16. L'arrêt retient à bon droit que l'action par laquelle un salarié sollicite la réparation du préjudice résultant de l'insuffisance de cotisations de l'employeur au régime de retraite complémentaire, qui se rapporte à l'obligation pour l'employeur d'affilier son personnel cadre à un régime de retraite complémentaire et de régler les cotisations qui en découlent, relève de l'exécution du contrat de travail, ce dont il déduit exactement que cette action est soumise à l'article L. 1471-1 du code du travail, dans sa rédaction issue de la loi n° 2013-504 du 14 juin 2013, applicable au jour de la saisine du conseil de prud'hommes, le 28 juin 2016.

17. Ayant relevé que la durée du délai de prescription résultant de la loi n° 2008-561 du 17 juin 2008 avait été ramenée de cinq ans à deux ans à compter du 17 juin 2013, l'arrêt retient, faisant application des dispositions transitoires de la loi du 14 juin 2013, que la prescription n'était pas acquise à la date du 17 juin 2013, date d'entrée en vigueur de la loi nouvelle, pour n'avoir commencé à courir qu'à compter du 1er juillet 2011, date de la liquidation par le salarié de ses droits à la retraite, de sorte que celui-ci disposait d'un délai expirant le 16 juin 2015 pour saisir le conseil de prud'hommes de sa demande.

18. La cour d'appel en a exactement déduit que les demandes du salarié, formées le 28 juin 2016, étaient irrecevables comme prescrites.

19. Le moyen n'est, dès lors, pas fondé.

Cour de cassation du , pourvoi n°24-14.551

Décision de la Cour de cassation

La Cour de cassation rejette le pourvoi et confirme la décision des juges du fond. Elle précise le régime juridique applicable aux actions visant à sanctionner un défaut d'affiliation ou de cotisation à un régime de retraite.

  • Nature de la créance : La Cour de cassation souligne que les sommes réclamées au titre de l'obligation d'affiliation et de règlement des cotisations n'ont pas une nature salariale.

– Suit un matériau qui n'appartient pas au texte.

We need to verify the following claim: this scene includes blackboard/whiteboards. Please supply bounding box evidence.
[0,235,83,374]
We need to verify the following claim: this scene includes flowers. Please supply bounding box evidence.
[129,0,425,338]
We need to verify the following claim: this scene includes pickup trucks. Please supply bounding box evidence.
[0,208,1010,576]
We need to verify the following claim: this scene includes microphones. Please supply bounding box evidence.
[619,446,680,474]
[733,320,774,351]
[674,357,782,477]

  • Rattachement à l'exécution du contrat : Bien que non salariales, ces demandes découlent directement des obligations nées de l'exécution du contrat de travail.

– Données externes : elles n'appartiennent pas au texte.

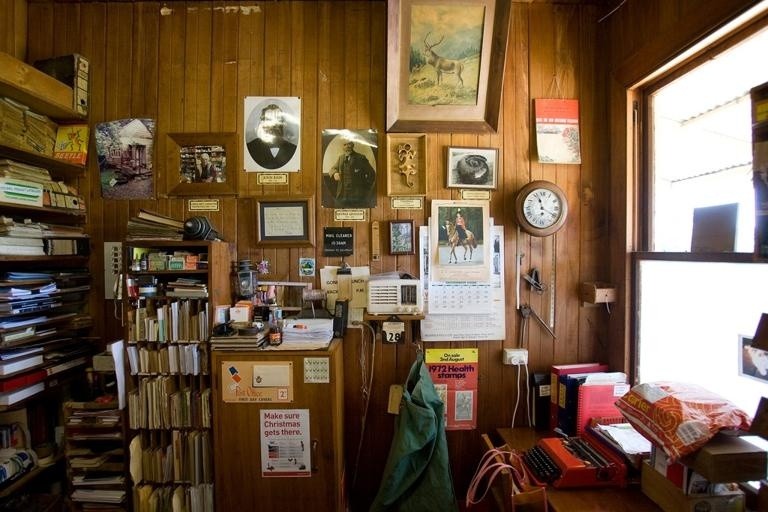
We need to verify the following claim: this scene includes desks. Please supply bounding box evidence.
[493,424,666,511]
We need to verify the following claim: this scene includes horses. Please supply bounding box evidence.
[442,220,477,264]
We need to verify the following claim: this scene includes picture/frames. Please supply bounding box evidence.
[164,132,239,197]
[383,0,511,134]
[387,218,416,255]
[253,195,318,249]
[385,133,428,198]
[444,145,499,190]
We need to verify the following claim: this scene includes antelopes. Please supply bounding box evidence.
[422,32,465,88]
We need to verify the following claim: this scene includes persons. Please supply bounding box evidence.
[455,211,467,244]
[247,105,297,169]
[195,153,216,182]
[329,138,374,201]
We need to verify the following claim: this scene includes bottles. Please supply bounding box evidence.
[270,319,282,346]
[140,253,147,271]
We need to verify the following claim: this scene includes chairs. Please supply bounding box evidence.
[478,432,550,512]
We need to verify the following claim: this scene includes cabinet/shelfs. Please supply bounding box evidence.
[0,50,92,497]
[212,339,348,510]
[120,237,232,511]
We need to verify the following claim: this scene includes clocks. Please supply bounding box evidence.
[513,178,568,239]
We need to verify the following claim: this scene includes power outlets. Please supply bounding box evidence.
[503,347,528,366]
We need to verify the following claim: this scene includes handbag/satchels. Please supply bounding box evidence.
[492,445,549,512]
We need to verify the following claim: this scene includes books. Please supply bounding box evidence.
[0,161,96,450]
[210,328,269,350]
[126,209,186,240]
[66,410,127,510]
[129,278,213,511]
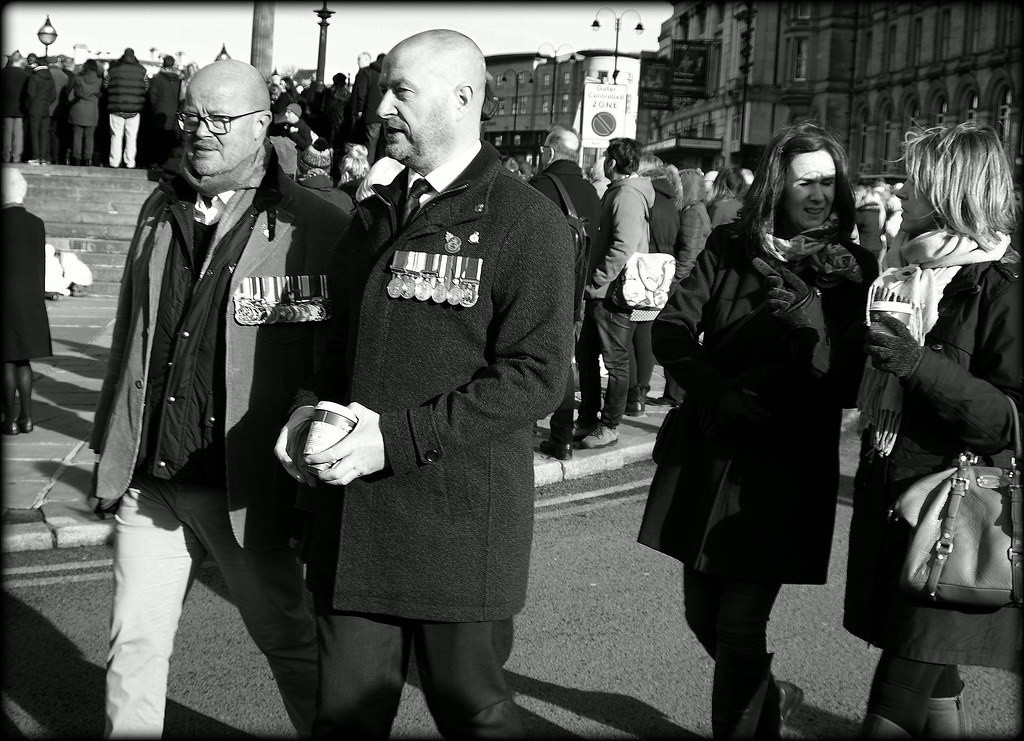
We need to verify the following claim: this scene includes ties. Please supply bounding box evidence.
[397,178,430,229]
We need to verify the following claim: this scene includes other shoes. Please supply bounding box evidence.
[28,158,98,166]
[648,397,674,406]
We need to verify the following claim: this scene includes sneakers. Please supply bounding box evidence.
[582,425,618,448]
[572,417,601,438]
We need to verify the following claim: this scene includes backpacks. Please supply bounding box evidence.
[540,172,592,322]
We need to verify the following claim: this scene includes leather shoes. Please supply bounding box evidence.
[0,422,18,434]
[540,440,572,460]
[624,401,642,416]
[16,418,33,431]
[775,678,803,730]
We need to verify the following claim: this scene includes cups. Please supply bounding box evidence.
[304,401,358,477]
[869,301,914,371]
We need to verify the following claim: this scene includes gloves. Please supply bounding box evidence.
[864,312,922,378]
[753,256,809,314]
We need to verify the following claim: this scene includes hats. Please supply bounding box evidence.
[287,103,302,117]
[298,137,331,175]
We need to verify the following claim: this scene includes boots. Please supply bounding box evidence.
[859,714,913,741]
[926,679,973,741]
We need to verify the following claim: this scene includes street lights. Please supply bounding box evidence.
[502,68,534,155]
[592,7,645,85]
[535,42,577,128]
[37,14,58,57]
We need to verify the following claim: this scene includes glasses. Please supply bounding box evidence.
[540,145,555,154]
[175,110,265,135]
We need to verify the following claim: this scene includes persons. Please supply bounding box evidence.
[0,166,54,436]
[753,117,1024,741]
[265,51,389,223]
[91,59,354,741]
[525,127,757,462]
[272,30,574,741]
[0,48,200,170]
[637,122,879,741]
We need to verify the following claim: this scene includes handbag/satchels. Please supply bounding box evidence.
[894,395,1024,605]
[603,251,675,322]
[65,75,84,105]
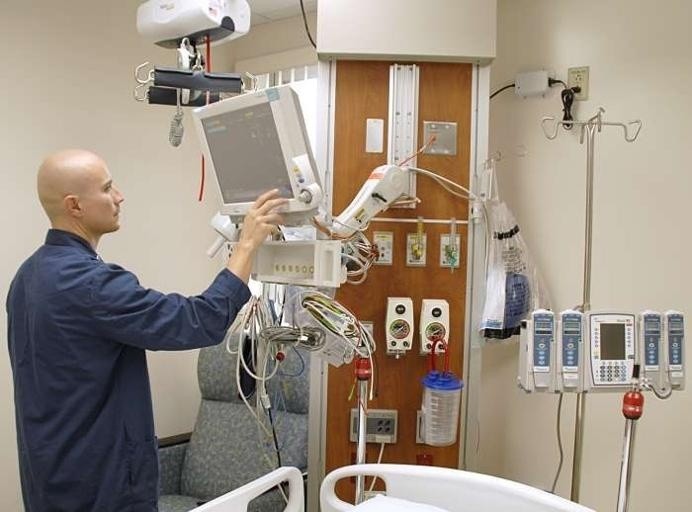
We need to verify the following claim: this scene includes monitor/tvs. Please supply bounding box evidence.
[191,85,323,224]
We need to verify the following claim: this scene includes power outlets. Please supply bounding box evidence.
[347,406,398,447]
[565,65,590,103]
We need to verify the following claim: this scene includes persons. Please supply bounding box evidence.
[6,148,289,512]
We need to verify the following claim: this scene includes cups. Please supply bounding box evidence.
[419,367,465,449]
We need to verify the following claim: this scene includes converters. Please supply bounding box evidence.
[514,70,550,97]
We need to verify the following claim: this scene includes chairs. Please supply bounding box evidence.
[156,328,318,512]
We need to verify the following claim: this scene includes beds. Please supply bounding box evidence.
[184,462,599,512]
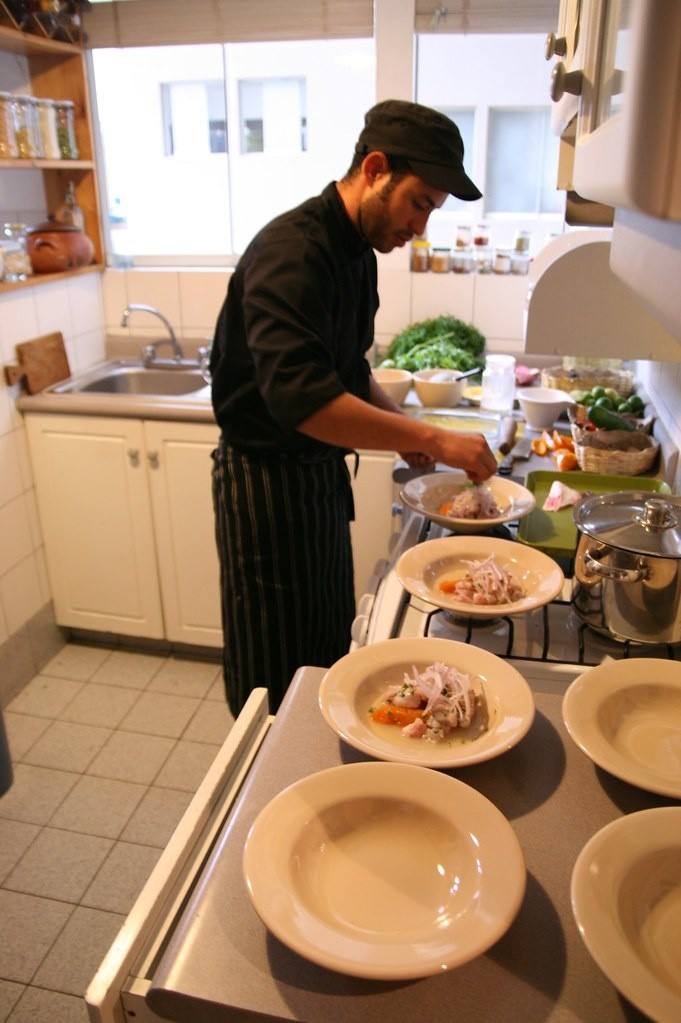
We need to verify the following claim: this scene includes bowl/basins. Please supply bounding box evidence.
[412,368,467,408]
[517,387,576,432]
[371,369,412,407]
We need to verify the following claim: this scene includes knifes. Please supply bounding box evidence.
[498,437,533,475]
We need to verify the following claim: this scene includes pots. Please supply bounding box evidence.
[25,214,95,274]
[570,491,680,647]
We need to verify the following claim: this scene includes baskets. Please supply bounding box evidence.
[567,401,637,421]
[542,365,635,416]
[572,431,660,474]
[571,415,655,439]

  • Application de la prescription biennale : En conséquence, c'est l'article L. 1471-1 du code du travail qui s'applique. L'action se prescrit donc par deux ans à compter du jour où le titulaire du droit a connu ou aurait dû connaître les faits.

  • Application de la loi dans le temps : La Cour valide l'usage des dispositions transitoires de la loi du 14 juin 2013, réduisant le délai de prescription de cinq à deux ans pour les actions en cours, sans que la durée totale n'excède le délai antérieur.

Impact en paie

Cette décision apporte des précisions pour le délai de prescription des recours des salariés portant sur l’exécution de leur contrat de travail. Elle confirme que le risque contentieux dans ce contexte est bien de 2 ans et non pas 5 ans comme les actions personnelles et mobilières de droit commun.